I own some things, but none of the things you know.


"Carlotta thinks her dressing room is haunted," Christine says she puts on her costume.

"Really?" Meg says, she starts her makeup.

"Says that sticks are being thrown at her."

"Sticks?"

"Who hides in someone's dressing room and throws things at them?"

"I mean, you've met her."

"It's an odd thing to do."

"There are worse things than having sticks launch at you by mad physics."

"If she doesn't perform, I have to, and I don't want to." Christine pouts.

"Why?

"Don't you ever come into work and just don't want to? I mean, she is the lead, let me the salad tonight, I do not want to be the fancy steak. "

"Salads are good, the other day I went out and they gave me this shrimp salad. It was so adorable, Christine, they were like so tiny and I couldn't even. My date ended up leaving, said I was petting my food. I wasn't petting, I was appreciating its sacrifice."

Christine smiles.

"I sing to my food."

"Turkey, lettuce, bacon, cheese, gonna have a threesome with me!"
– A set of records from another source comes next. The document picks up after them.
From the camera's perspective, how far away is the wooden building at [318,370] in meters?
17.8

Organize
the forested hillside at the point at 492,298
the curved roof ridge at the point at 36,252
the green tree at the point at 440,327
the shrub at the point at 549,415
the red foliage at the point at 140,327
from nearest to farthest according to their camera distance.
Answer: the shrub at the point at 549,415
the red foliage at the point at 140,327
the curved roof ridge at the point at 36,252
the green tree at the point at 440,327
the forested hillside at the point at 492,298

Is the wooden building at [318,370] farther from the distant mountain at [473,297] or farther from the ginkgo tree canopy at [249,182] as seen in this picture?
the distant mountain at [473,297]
"That would be a foursome right? If you included yourself."

"Turkey, lettuce, bacon, cheese, gonna have a foursesome with thee! Never gonna regret it, never gonna regret it!"

"Yes. I get kicked out of cafes, I sing too loud."
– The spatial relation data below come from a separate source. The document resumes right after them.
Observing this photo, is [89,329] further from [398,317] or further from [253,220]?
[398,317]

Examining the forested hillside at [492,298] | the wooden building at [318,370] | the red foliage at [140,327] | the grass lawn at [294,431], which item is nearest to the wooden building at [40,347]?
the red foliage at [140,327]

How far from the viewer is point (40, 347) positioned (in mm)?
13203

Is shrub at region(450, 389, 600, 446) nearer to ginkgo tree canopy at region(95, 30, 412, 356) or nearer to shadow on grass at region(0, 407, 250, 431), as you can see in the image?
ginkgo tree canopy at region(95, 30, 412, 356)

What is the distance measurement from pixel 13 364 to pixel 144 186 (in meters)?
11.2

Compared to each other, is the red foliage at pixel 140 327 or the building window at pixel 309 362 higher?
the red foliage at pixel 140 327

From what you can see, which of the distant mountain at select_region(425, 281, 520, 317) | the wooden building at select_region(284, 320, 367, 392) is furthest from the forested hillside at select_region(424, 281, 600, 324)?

"Okay, do you beat box it? I do that sometimes."

Christine nods.

Reyer comes into the dressing room, his hands cover his eyes

"Christine, Carlotta is refusing to perform, you're taking her place."

Christine falls to the floor and lays down.
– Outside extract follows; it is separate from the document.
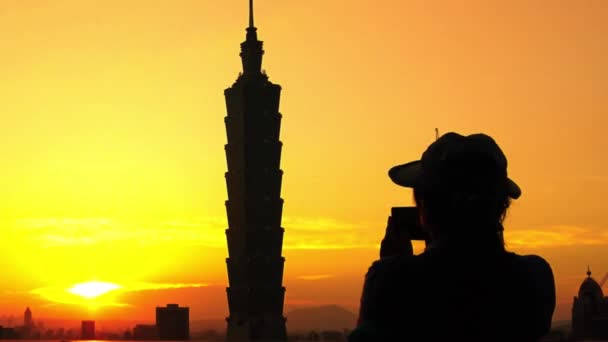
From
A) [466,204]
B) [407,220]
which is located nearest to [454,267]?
[466,204]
"I can't wait to dieeeeeeeeeee." She shakes hands and legs.

"You are welcome die after tonight's performance." He leaves, holding his arm out while he walks away blind.

"He knows we have a unisex dressing room, right?"

Christine shrugs.

"I don't wanna."

"You've got to."

Meg pulls at her arms, Christine refuses to get up.

"No!"

"Yes!"

"No!"

"Think of all the fun we're going to have!"

"No! I don't want to! I didn't rest my voice, I had ice cream, coffee, so much coffee, and I smoked! I smoke now. So, I cannot possibly."

"If you perform, I'll change up my ballet and do the Alexis Rose dance."

"You'd purposely screw up the ballet for me?"

"Who watches the ballet? That' s when people go to the bathroom."

"Okay, fine, but you have to do it all."

"Deal, now let's go, Kobe beef, salad is off the menu."